DOHaD in the 21st Century: New insights, new challenges
May 31 - June 2, 2021
With more than 370 members, DOHaD Canada aims to be a nationally connected network focused on creating, translating and communicating the latest knowledge on early development to improve the immediate and long-term health of Canadians, and to promote the importance of maternal health and well-being on a global platform.
This virtual meeting will provide a venue for information exchange and dissemination, and a valuable opportunity for members to strategize and plan the network’s role in research, knowledge dissemination, and implementation of health policy, bringing together the student community and scholars from across Canada.
This year, the DOHaD Canada scientific program will address three main themes:
o Day 1: A Mother’s Psychological Stress: Impact on the Infant Gut Microbiome and Neurodevelopment
o Day 2: Breast (milk)feeding and DOHaD: how do infant feeding practices and human milk components shape health trajectories?
o Day 3: Pregnancy during the pandemic: Risk factors and long-term implications for child health
The program will include invited speaker and trainee presentations as well as poster sessions.

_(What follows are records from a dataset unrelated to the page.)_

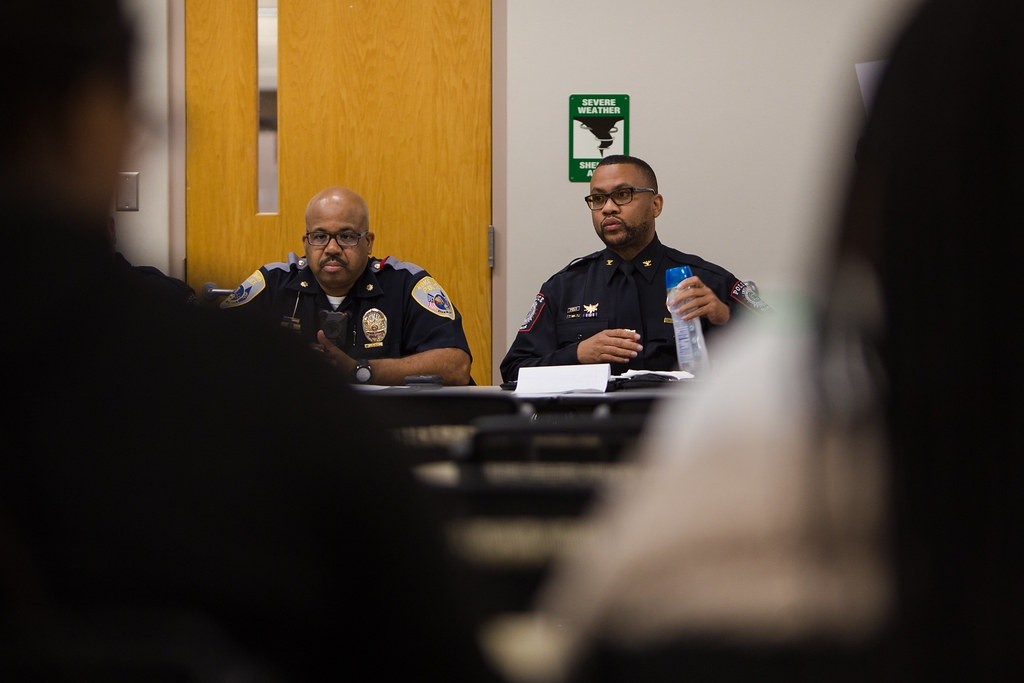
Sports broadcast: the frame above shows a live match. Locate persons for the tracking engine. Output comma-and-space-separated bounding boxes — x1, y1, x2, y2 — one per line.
498, 154, 782, 382
553, 0, 1024, 683
216, 187, 477, 387
0, 0, 498, 682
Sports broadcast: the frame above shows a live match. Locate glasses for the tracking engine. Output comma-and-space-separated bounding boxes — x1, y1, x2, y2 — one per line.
585, 187, 655, 210
306, 230, 368, 246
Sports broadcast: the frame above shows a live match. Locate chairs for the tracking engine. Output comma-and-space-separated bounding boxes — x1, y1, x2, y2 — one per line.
362, 388, 673, 607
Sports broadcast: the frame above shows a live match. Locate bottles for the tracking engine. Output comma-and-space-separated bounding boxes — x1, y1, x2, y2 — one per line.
666, 265, 708, 371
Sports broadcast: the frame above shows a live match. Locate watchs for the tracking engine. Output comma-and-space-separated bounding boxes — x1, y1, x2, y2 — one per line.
353, 357, 373, 384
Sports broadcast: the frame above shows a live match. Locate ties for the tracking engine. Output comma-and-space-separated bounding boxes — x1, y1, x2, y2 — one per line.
615, 265, 644, 373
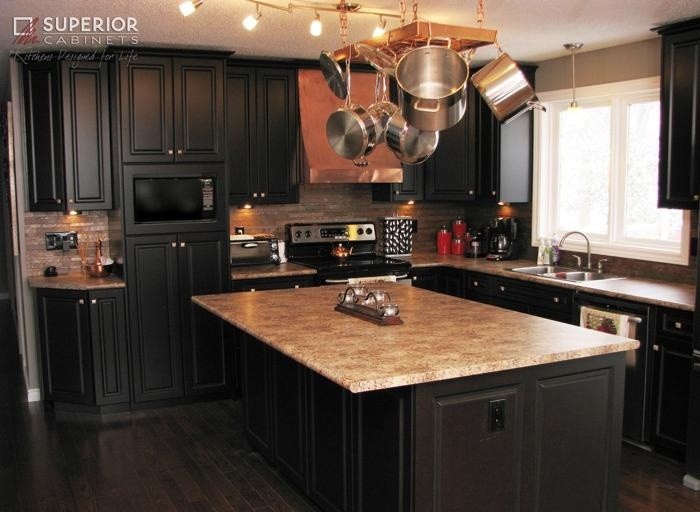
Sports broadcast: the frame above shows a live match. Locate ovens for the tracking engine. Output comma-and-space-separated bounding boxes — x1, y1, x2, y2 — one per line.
228, 234, 279, 266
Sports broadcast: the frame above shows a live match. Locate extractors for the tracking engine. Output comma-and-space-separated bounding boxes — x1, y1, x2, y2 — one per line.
298, 66, 407, 185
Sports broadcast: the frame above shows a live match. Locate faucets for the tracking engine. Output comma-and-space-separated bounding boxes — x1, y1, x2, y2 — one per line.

We are looking forward to connecting with you !
Meeting Organizers:
Sophie Petropoulos, PhD, Assistant professor-researcher, Department of Medicine, Faculty of Medicine, Université de Montréal
Anita Kozyrskyj, PhD, Professor, Department of Pediatrics, Faculty of Medicine & Dentistry, University of Alberta
Meghan Azad, PhD, Associate Professor, Pediatrics and Child Health, University of Manitoba
Gerry Giesbrecht, PhD, R.Psych, Associate Professor, Department of Paediatrics and Community Health Sciences, University of Calgary
Preliminary programme:
DAY 1, May 31, 2021
Anita Kozyrskyj: A Mother’s Psychological Stress: Impact on the Infant Gut Microbiome and Neurodevelopment
Abstract: This session will be an overview of our current knowledge regarding the impact of maternal psychological stress during pregnancy and postpartum on the microbiome and brain development in offspring. Speakers will unpack the human evidence, starting with perinatal depression, infant gut immunity and neurodevelopment, and ending with the latest findings on the mediating role of the infant gut microbiome.
DAY 2, June 1, 2021
Meghan Azad: Breast(milk)feeding and DOHaD: how do infant feeding practices and human milk components shape health trajectories?
Abstract: Breastfeeding is a critical and complex exposure that shapes early development through mechanisms ranging from epigenetics and immunity to taste preferences and the microbiome. These pathways are variably influenced by feeding methods (nursing or pumping) and styles (frequency and responsiveness), and by the tremendous variation in milk composition (nutrients and non-nutritive bioactives) among mothers and across lactation. This session will showcase new findings and emerging research on breast(milk)feeding and postnatal infant programming.
DAY 3, June 2, 2021
Gerry Giesbrecht: Pregnancy during the Pandemic: Risk factors and long-term implications for child health
Abstract: This talk will focus on experiences of psychological stress during the COVID-19 pandemic among pregnant individuals. We will examine the implications of stress, fear, uncertainty for pregnant individuals and the development of their babies. We will present preliminary findings of brain MRI showing changes in brain development among infants prenatally exposed to objective and subjective aspects of pandemic stress. We will also describe health inequities and the implications for policy and intervention to promote child health. This session will be co-presented by Lianne Tomfohr-Madsen, Gerry Giesbrecht and Catherine Lebel.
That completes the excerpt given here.